2. Vorrei non aver lavorato tanto. “È una cosa che ho sentito dire da ogni paziente di sesso maschile che ho curato”, ha riferito l’infermiera. “Si sono persi la giovinezza dei figli e la compagnia del partner. Anche le donne hanno parlato di questo rimorso, ma visto che nella maggior parte dei casi appartenevano a una generazione precedente, molte delle pazienti di sesso femminile non erano state la fonte di sostentamento della famiglia. Tutti gli uomini che ho curato hanno lamentato profondamente il fatto di aver trascorso tanta parte della propria vita lavorando”.

3. Vorrei aver avuto il coraggio di esprimere i miei sentimenti. Molte persone hanno soppresso i propri sentimenti per mantenere la pace con gli altri. Come risultato, si sono adattate a un’esistenza mediocre e non sono mai diventate quello che erano capaci di essere. Molte malattie si sviluppano come un risultato collegato all’amarezza e al risentimento che si provano.

4. Mi sarebbe piaciuto essere rimasto in contatto con i miei amici. Spesso le persone non si rendono conto dei benefici dei vecchi amici fino a dopo aver trascorso settimane di convalescenza, e non sempre è stato possibile localizzarli.

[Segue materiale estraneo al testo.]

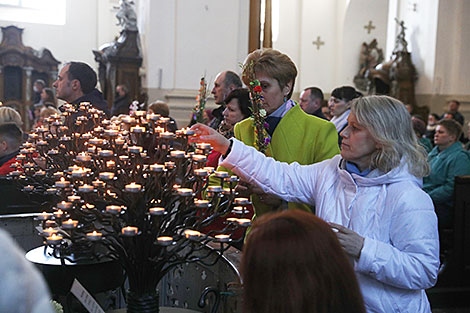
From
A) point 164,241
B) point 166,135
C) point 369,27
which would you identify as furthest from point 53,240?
point 369,27

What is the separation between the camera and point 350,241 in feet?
6.45

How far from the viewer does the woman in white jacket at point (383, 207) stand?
1.98m

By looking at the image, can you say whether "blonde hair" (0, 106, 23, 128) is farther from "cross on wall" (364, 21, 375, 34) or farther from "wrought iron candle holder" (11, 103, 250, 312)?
"cross on wall" (364, 21, 375, 34)

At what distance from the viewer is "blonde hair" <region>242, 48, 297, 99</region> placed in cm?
268

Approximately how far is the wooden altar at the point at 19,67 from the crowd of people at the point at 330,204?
13691mm

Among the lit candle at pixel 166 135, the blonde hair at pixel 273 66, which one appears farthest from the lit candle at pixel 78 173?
the blonde hair at pixel 273 66

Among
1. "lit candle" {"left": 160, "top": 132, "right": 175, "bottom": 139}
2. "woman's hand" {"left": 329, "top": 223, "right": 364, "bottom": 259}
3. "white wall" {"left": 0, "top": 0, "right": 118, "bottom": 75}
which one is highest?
"white wall" {"left": 0, "top": 0, "right": 118, "bottom": 75}

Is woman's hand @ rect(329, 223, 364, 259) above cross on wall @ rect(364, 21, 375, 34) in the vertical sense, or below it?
below

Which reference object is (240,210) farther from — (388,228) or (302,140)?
(302,140)

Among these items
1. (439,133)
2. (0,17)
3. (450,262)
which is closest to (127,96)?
(439,133)

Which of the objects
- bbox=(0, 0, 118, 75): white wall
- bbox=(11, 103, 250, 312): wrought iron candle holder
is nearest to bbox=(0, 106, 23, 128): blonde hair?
bbox=(11, 103, 250, 312): wrought iron candle holder

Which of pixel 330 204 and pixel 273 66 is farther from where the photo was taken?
pixel 273 66

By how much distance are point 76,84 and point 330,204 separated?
8.77 ft

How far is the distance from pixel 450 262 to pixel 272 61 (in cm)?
339
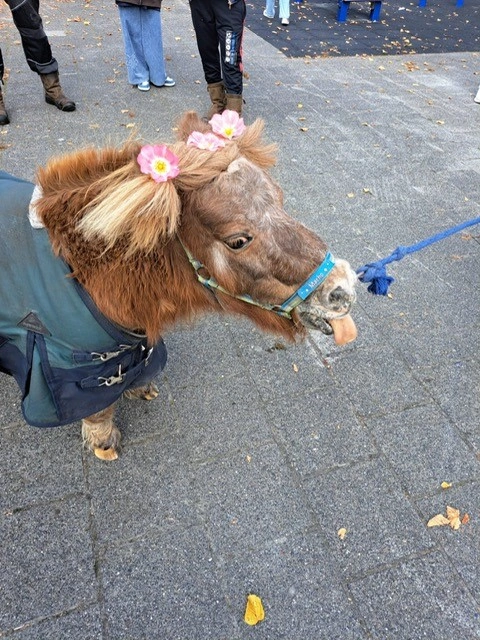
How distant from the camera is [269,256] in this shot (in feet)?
5.79

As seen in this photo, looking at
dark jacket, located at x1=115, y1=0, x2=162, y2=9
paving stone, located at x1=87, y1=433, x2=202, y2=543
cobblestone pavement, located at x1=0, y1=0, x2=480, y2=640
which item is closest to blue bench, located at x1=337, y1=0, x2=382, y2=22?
dark jacket, located at x1=115, y1=0, x2=162, y2=9

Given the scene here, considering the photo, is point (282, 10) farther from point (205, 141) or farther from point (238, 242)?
point (238, 242)

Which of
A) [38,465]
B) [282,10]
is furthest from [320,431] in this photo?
[282,10]

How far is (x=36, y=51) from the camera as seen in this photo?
5.54 metres

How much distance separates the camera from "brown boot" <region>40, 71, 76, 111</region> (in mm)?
5949

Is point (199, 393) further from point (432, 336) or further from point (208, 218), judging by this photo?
point (432, 336)

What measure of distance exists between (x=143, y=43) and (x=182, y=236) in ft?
19.9

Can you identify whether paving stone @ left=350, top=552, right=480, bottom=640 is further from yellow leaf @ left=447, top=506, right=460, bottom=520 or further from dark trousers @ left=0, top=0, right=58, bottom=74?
dark trousers @ left=0, top=0, right=58, bottom=74

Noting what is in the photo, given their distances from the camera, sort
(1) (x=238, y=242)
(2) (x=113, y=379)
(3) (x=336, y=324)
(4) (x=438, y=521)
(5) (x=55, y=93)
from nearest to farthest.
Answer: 1. (1) (x=238, y=242)
2. (3) (x=336, y=324)
3. (2) (x=113, y=379)
4. (4) (x=438, y=521)
5. (5) (x=55, y=93)

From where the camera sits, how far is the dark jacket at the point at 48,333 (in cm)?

Molti di loro erano diventati talmente presi dalla propria vita da lasciare che amicizie preziose svanissero con il passare degli anni.

5. Mi sarebbe piaciuto di essermi permesso di essere più felice. È un punto in comune sorprendente. Molte persone non si sono rese conto fino alla fine che la felicità è una scelta. Erano rimaste legate a standard e abitudini antichi. La paura del cambiamento le ha fatte vivere fingendo con gli altri, e con se stessi, di essere felici.